I completely agree that there are China JVs that are terrible...but, as I think you are saying, we should not blame the JV structure itself. This is like saying that, because the divorce rate in the West is so high, all marriages are bad. No, marriage is not bad...BAD marriages are bad. In 20 years of doing China market entry and growth strategy work, we have seen our shares of VERY bad JVs (and participated setting up a couple of them in the very early years) and have concluded that foreign companies most often fail in two ways:

1. They see a JV as their "China strategy." A JV is NOT a strategy: it is a tool to realize your China strategy (which should be expressed as "We are going after China growth opportunities in Market X with Product Y through Distribution Channels A, B & C and defending ourselves against Competitors D, E & F"). The JV should be seen as only one option for how to realize this strategy. China is becoming more open every year to creative structures so a potential JV should be compared to many other options...and chosen ONLY when it is the best way to realize your identified strategy.
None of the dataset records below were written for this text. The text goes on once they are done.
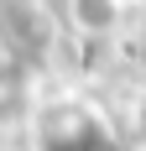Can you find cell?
<instances>
[{"mask_svg": "<svg viewBox=\"0 0 146 151\" xmlns=\"http://www.w3.org/2000/svg\"><path fill=\"white\" fill-rule=\"evenodd\" d=\"M120 16H125L120 0H73V21H78L84 31H110Z\"/></svg>", "mask_w": 146, "mask_h": 151, "instance_id": "1", "label": "cell"}]
</instances>
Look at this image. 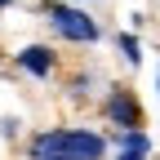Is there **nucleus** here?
<instances>
[{"instance_id":"obj_1","label":"nucleus","mask_w":160,"mask_h":160,"mask_svg":"<svg viewBox=\"0 0 160 160\" xmlns=\"http://www.w3.org/2000/svg\"><path fill=\"white\" fill-rule=\"evenodd\" d=\"M36 160H98L102 156V138L98 133H71V129H53L36 138Z\"/></svg>"},{"instance_id":"obj_2","label":"nucleus","mask_w":160,"mask_h":160,"mask_svg":"<svg viewBox=\"0 0 160 160\" xmlns=\"http://www.w3.org/2000/svg\"><path fill=\"white\" fill-rule=\"evenodd\" d=\"M49 22L62 31L67 40H98V27L89 22L80 9H67V5H49Z\"/></svg>"},{"instance_id":"obj_3","label":"nucleus","mask_w":160,"mask_h":160,"mask_svg":"<svg viewBox=\"0 0 160 160\" xmlns=\"http://www.w3.org/2000/svg\"><path fill=\"white\" fill-rule=\"evenodd\" d=\"M107 111H111L116 125H125V133H138V125H142V111H138V102H133L129 93H116L111 102H107Z\"/></svg>"},{"instance_id":"obj_4","label":"nucleus","mask_w":160,"mask_h":160,"mask_svg":"<svg viewBox=\"0 0 160 160\" xmlns=\"http://www.w3.org/2000/svg\"><path fill=\"white\" fill-rule=\"evenodd\" d=\"M18 62H22L31 76H49V67H53V58H49V49H40V45H31V49H22L18 53Z\"/></svg>"},{"instance_id":"obj_5","label":"nucleus","mask_w":160,"mask_h":160,"mask_svg":"<svg viewBox=\"0 0 160 160\" xmlns=\"http://www.w3.org/2000/svg\"><path fill=\"white\" fill-rule=\"evenodd\" d=\"M147 147H151L147 133H120V151H142L147 156Z\"/></svg>"},{"instance_id":"obj_6","label":"nucleus","mask_w":160,"mask_h":160,"mask_svg":"<svg viewBox=\"0 0 160 160\" xmlns=\"http://www.w3.org/2000/svg\"><path fill=\"white\" fill-rule=\"evenodd\" d=\"M120 49H125V58H129V62H138V58H142V53H138V40H133V36H120Z\"/></svg>"},{"instance_id":"obj_7","label":"nucleus","mask_w":160,"mask_h":160,"mask_svg":"<svg viewBox=\"0 0 160 160\" xmlns=\"http://www.w3.org/2000/svg\"><path fill=\"white\" fill-rule=\"evenodd\" d=\"M120 160H142V151H120Z\"/></svg>"},{"instance_id":"obj_8","label":"nucleus","mask_w":160,"mask_h":160,"mask_svg":"<svg viewBox=\"0 0 160 160\" xmlns=\"http://www.w3.org/2000/svg\"><path fill=\"white\" fill-rule=\"evenodd\" d=\"M0 5H9V0H0Z\"/></svg>"}]
</instances>
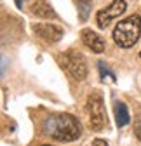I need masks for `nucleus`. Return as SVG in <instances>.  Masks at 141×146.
Returning <instances> with one entry per match:
<instances>
[{"label":"nucleus","instance_id":"7","mask_svg":"<svg viewBox=\"0 0 141 146\" xmlns=\"http://www.w3.org/2000/svg\"><path fill=\"white\" fill-rule=\"evenodd\" d=\"M82 42H84V45L85 47H89L92 52H103L104 50V40L101 38V36L96 33V31H92V30H89V28H85V30H82Z\"/></svg>","mask_w":141,"mask_h":146},{"label":"nucleus","instance_id":"5","mask_svg":"<svg viewBox=\"0 0 141 146\" xmlns=\"http://www.w3.org/2000/svg\"><path fill=\"white\" fill-rule=\"evenodd\" d=\"M127 11V4H126V0H113V2L108 5V7H104V9H99L98 14H96V25L98 28L104 30L112 21L118 19V17L122 16Z\"/></svg>","mask_w":141,"mask_h":146},{"label":"nucleus","instance_id":"6","mask_svg":"<svg viewBox=\"0 0 141 146\" xmlns=\"http://www.w3.org/2000/svg\"><path fill=\"white\" fill-rule=\"evenodd\" d=\"M31 30L40 40H44L47 44H56L63 36V30L56 25H52V23H35L31 26Z\"/></svg>","mask_w":141,"mask_h":146},{"label":"nucleus","instance_id":"15","mask_svg":"<svg viewBox=\"0 0 141 146\" xmlns=\"http://www.w3.org/2000/svg\"><path fill=\"white\" fill-rule=\"evenodd\" d=\"M42 146H51V144H42Z\"/></svg>","mask_w":141,"mask_h":146},{"label":"nucleus","instance_id":"9","mask_svg":"<svg viewBox=\"0 0 141 146\" xmlns=\"http://www.w3.org/2000/svg\"><path fill=\"white\" fill-rule=\"evenodd\" d=\"M115 120H117L118 127H126L129 123L131 117H129V110H127L126 103H120V101L115 103Z\"/></svg>","mask_w":141,"mask_h":146},{"label":"nucleus","instance_id":"10","mask_svg":"<svg viewBox=\"0 0 141 146\" xmlns=\"http://www.w3.org/2000/svg\"><path fill=\"white\" fill-rule=\"evenodd\" d=\"M77 7H78V17L80 21H87L92 7V0H77Z\"/></svg>","mask_w":141,"mask_h":146},{"label":"nucleus","instance_id":"14","mask_svg":"<svg viewBox=\"0 0 141 146\" xmlns=\"http://www.w3.org/2000/svg\"><path fill=\"white\" fill-rule=\"evenodd\" d=\"M16 4H17V5H19V7H21V0H16Z\"/></svg>","mask_w":141,"mask_h":146},{"label":"nucleus","instance_id":"2","mask_svg":"<svg viewBox=\"0 0 141 146\" xmlns=\"http://www.w3.org/2000/svg\"><path fill=\"white\" fill-rule=\"evenodd\" d=\"M139 36H141V17L138 14L120 19V23H117V26L113 28V42L122 49L132 47L139 40Z\"/></svg>","mask_w":141,"mask_h":146},{"label":"nucleus","instance_id":"8","mask_svg":"<svg viewBox=\"0 0 141 146\" xmlns=\"http://www.w3.org/2000/svg\"><path fill=\"white\" fill-rule=\"evenodd\" d=\"M31 12L37 16V17H42V19H49V17H56V12L52 11V7L45 2V0H37L33 5H31Z\"/></svg>","mask_w":141,"mask_h":146},{"label":"nucleus","instance_id":"16","mask_svg":"<svg viewBox=\"0 0 141 146\" xmlns=\"http://www.w3.org/2000/svg\"><path fill=\"white\" fill-rule=\"evenodd\" d=\"M139 58H141V52H139Z\"/></svg>","mask_w":141,"mask_h":146},{"label":"nucleus","instance_id":"13","mask_svg":"<svg viewBox=\"0 0 141 146\" xmlns=\"http://www.w3.org/2000/svg\"><path fill=\"white\" fill-rule=\"evenodd\" d=\"M92 146H108V143L104 139H94L92 141Z\"/></svg>","mask_w":141,"mask_h":146},{"label":"nucleus","instance_id":"1","mask_svg":"<svg viewBox=\"0 0 141 146\" xmlns=\"http://www.w3.org/2000/svg\"><path fill=\"white\" fill-rule=\"evenodd\" d=\"M42 131L47 137L59 141V143H72L77 141L82 134L80 122L70 113H54L44 120Z\"/></svg>","mask_w":141,"mask_h":146},{"label":"nucleus","instance_id":"3","mask_svg":"<svg viewBox=\"0 0 141 146\" xmlns=\"http://www.w3.org/2000/svg\"><path fill=\"white\" fill-rule=\"evenodd\" d=\"M87 113H89V125L92 131H101L104 123H106V117H104V103L103 96L99 90L94 92L87 98Z\"/></svg>","mask_w":141,"mask_h":146},{"label":"nucleus","instance_id":"12","mask_svg":"<svg viewBox=\"0 0 141 146\" xmlns=\"http://www.w3.org/2000/svg\"><path fill=\"white\" fill-rule=\"evenodd\" d=\"M134 134H136V137L141 141V120H138V122L134 123Z\"/></svg>","mask_w":141,"mask_h":146},{"label":"nucleus","instance_id":"4","mask_svg":"<svg viewBox=\"0 0 141 146\" xmlns=\"http://www.w3.org/2000/svg\"><path fill=\"white\" fill-rule=\"evenodd\" d=\"M59 63L75 80H84L87 77V64H85V58L82 54L70 50L63 54V56H59Z\"/></svg>","mask_w":141,"mask_h":146},{"label":"nucleus","instance_id":"11","mask_svg":"<svg viewBox=\"0 0 141 146\" xmlns=\"http://www.w3.org/2000/svg\"><path fill=\"white\" fill-rule=\"evenodd\" d=\"M99 70H101V77H103V80H106V77L110 78V80H115V77L112 75V73L104 68V63H99Z\"/></svg>","mask_w":141,"mask_h":146}]
</instances>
2. The second way companies fail in China JVs is to "marry their first date." Honestly, too many times have companies approach us saying "we want to do a JV with this company that we just met at a trade show". One U.S. comany we know tried to force-fit a JV with a Chinese company like this and (thankfully) gave up after trying for two years. We started over with them again, confirming and validating their China strategy (see above) and, once we determined that our strategy required a JV of some kind, then looked at over 250 different companies before settling on 4 companies to do some serious due-diligence on and then, finally, one to begin negotiations with. By this time they were confident that a JV structure was for them, they knew EXACTLY what it needed to look like in order to work, and they had (as much as can be expected) confidence that they had found the right partner.

I worked for a US-Japanese JV for a couple of years in Tokyo. Based on that experience alone, I would rank US-foreign JVs -- even with partners in the G7 countries -- at the bottom of my choices for corporate structure.

I know some JVs work very well -- even some in China -- but those are the exception to the rule. I might even rank "doing nothing" above forming a JV.

Some people, apparently including your potential client, become so enamored with the location that they check their brains at the door. I think JVs can be made to work, but people whose initial introduction to China includes a fascination with China's language and history need to take a step back. Clever Chinese can spot those kinds of "lao pengyou" from miles away and will happily relieve them of every penny they invest. That's "Economic Darwinism" at work.

Mr. Kedl --

Thanks for checking in. You are 100% correct and you have expressed it so well, I am going to take your comment and turn it into a post.

GE Anderson --

Thanks for checking in. I concur. The problem isn't so much China and it really isn't even so much the joint venture itself, it is substituting joint venture for common sense; it's leaving one's brain on the plane.